§ Actividad: Enumera todas las expresiones del fragmento sobre el bautismo que están formadas por tres palabras unidas con guiones, en el orden en que aparecen.

§ Fragmento del documento:
══════════

En virtud de estas realísimas realidades, el bautizado pertenece de un modo más verdadero y más profundo a Cristo que a sus padres según la carne: hasta el punto de que Ezequiel, en el célebre «Canto de la expósita», dice: «Yo pasé junto a ti y te vi; estabas ya en la edad del amor; extendí mi manto sobre ti y cubrí tu desnudez; me uní a ti con juramento, hice alianza contigo, oráculo del Señor, y fuiste mía». Y Pablo, el gran teólogo del bautismo, exclamará, con un cierto nerviosismo: «Non estis vestri. Ya no os pertenecéis». Hasta el punto de que todo afecto-pensamiento-acción no «referible» a Cristo, desde el bautismo en adelante, saben a divorcio-adulterio-traición.


ORATIO

Oh Espíritu de Cristo, que por medio del bautismo-confirmación-eucaristía te haces más presente a mí que yo a mí mismo; que vienes a mí no para atarme ni para oponerte a mi voluntad, sino, al contrario, para liberarla de las esquizofrenias y de las esclavitudes de los egoísmos del tener-gozar-poder, haz que cada uno de mis pensamientos-afectos-acciones estén potenciados por la presencia sublimatoria de Cristo: que su influjo benéfico resane todo, purifique todo, repare todo. Sé verdaderamente, con tu acción «cristificante», más presente a mí de lo que es mi yo a mí mismo. Por medio del discípulo «que amabas» me enseñas a «permanecer en ti, a fin de que pueda dar mucho fruto», porque sin ti no podemos hacer verdaderamente nada.

══════════

§ Datos:
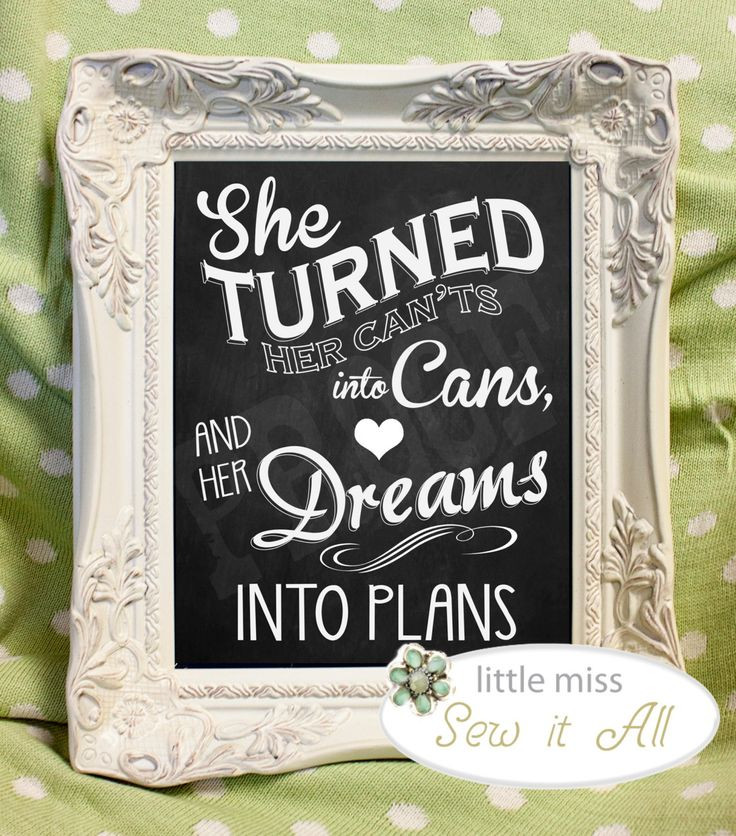 Graduation Party Signing Ideas
 She Turned Can ts Into Cans & Her Dreams Into Plans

══════════

§ Respuesta escrita:
- afecto-pensamiento-acción
- divorcio-adulterio-traición
- bautismo-confirmación-eucaristía
- tener-gozar-poder
- pensamientos-afectos-acciones